Spend your limited funds on what will make you happy. Do not spend your money on things. The trouble with things is that the happiness they provide fades quickly.
The paradox of things is that you assume that the happiness you get will last as long as the thing itself. It seems intuitive that investing in something you can see, hear, and touch on a permanent basis delivers the best value. But it is wrong.
You get used to new possessions. What seemed novel and exciting quickly becomes the norm. You keep raising the bar. New purchases lead to new expectations. You get used to a new possession, you look for an even better one.
Possessions foster comparisons. You buy a new car and are thrilled with it until a friend buys a better one – and there is always someone with a better one.
We buy things because we think they’ll make us feel a certain way. ‘Buy this and buy that, so you can look like her and feel like him.’ But buying things does not actually help us truly feel anything (except instant gratification). Advertisements sell the feelings that objects might give us. But the truth is, those feelings pass, and then all you’re left with is stuff.
Our possessions do not define us, or help us understand the important things in life. They feed our Ego and create a false sense of Self, an identity based off of material things sold in a store.
Of course there are things we need to spend money on to survive, to provide, to stay fed, and warm, and safe, but beyond those basic needs it’s totally up to us how we spend our money … We have the choice.
We need to look at the way we spend our money, because there is a science telling us we will live a happier life by spending it on experiences.
Taking a course, going on an adventure, or picking up a new hobby, require us to be active, learn, and test ourselves. They form memories that stay with us forever to share, relive, and build upon.
These memories help us define who we really are, what actually makes us happy, and they help carve out our core values and morals … something that a new pair of kicks just can’t do.

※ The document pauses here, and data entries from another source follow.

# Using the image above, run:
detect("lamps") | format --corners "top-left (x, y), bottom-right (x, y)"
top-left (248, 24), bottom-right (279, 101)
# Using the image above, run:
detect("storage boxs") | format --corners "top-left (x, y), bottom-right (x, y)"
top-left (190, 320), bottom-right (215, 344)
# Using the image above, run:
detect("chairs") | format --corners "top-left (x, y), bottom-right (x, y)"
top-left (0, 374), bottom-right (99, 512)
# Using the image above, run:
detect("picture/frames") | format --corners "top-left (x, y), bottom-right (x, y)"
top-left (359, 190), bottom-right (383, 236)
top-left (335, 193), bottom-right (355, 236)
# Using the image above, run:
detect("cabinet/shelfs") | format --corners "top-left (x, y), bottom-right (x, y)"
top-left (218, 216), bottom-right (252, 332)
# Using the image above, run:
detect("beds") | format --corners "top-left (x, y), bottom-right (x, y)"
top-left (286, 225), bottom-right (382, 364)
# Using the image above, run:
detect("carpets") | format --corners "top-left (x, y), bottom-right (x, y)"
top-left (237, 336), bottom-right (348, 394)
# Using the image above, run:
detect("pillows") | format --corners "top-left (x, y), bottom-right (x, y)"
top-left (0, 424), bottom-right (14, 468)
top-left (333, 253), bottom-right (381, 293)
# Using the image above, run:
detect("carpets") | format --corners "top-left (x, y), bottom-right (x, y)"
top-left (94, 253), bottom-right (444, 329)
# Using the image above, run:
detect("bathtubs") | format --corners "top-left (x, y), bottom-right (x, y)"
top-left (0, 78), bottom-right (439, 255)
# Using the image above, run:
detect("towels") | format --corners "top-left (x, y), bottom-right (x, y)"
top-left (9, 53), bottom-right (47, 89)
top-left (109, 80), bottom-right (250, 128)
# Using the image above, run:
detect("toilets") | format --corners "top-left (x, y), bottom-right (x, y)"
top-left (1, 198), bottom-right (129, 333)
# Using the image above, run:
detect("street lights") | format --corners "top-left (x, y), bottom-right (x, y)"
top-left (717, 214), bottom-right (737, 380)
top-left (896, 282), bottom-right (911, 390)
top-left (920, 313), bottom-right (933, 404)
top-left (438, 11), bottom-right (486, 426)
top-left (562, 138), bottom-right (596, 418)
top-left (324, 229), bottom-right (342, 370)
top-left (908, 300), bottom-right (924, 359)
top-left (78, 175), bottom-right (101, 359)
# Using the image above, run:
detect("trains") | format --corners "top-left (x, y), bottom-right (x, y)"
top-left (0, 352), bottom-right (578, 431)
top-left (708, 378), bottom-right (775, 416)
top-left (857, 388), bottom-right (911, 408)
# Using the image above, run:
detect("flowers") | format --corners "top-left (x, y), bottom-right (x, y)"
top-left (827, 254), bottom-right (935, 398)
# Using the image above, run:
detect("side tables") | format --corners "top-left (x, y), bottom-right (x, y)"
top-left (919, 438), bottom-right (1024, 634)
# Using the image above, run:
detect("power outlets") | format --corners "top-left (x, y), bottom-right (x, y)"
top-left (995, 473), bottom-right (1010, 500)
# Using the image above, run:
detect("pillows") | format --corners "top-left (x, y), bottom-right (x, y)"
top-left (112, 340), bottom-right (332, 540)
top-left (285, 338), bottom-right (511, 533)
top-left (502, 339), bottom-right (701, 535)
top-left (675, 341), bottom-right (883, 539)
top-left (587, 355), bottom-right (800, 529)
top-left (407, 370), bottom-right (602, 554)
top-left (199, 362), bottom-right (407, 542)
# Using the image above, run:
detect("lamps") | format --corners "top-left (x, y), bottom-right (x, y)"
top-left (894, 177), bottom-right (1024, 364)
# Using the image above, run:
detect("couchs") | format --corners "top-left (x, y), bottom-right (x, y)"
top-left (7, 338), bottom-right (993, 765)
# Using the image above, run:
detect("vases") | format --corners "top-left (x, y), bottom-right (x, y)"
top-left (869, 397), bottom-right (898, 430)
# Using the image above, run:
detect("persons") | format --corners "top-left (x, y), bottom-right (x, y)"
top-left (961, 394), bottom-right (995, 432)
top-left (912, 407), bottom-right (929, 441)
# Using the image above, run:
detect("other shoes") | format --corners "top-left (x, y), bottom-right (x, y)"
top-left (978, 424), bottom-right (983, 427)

So follow the path that will ultimately give you greater happiness and fulfillment in life, and invest in your experiences. Cut the price tag and go explore the world outside … After all, when you die all you’ll have is your memories, so you better make some good ones.
Experiences become a part of our identity. You are not your possessions, but you are the accumulation of everything you have seen, the things you have done, and the places you have been.
Buying an Apple Watch is not going to change who you are; taking a break from work to hike the Appalachian Trail from start to finish most certainly will.
Experiences are enjoyable from the very first moments of planning, all the way through to the memories you cherish forever. The very fact that they last for only a short time is part of what makes you value them so much, and that value tends to increase as time passes. Things may last longer than experiences, but the memories that linger are what matter most.
You can think that part of your identity is connected to things, but nonetheless they remain separate from you. In contrast, your experiences really are part of you. You are the sum total of your experiences.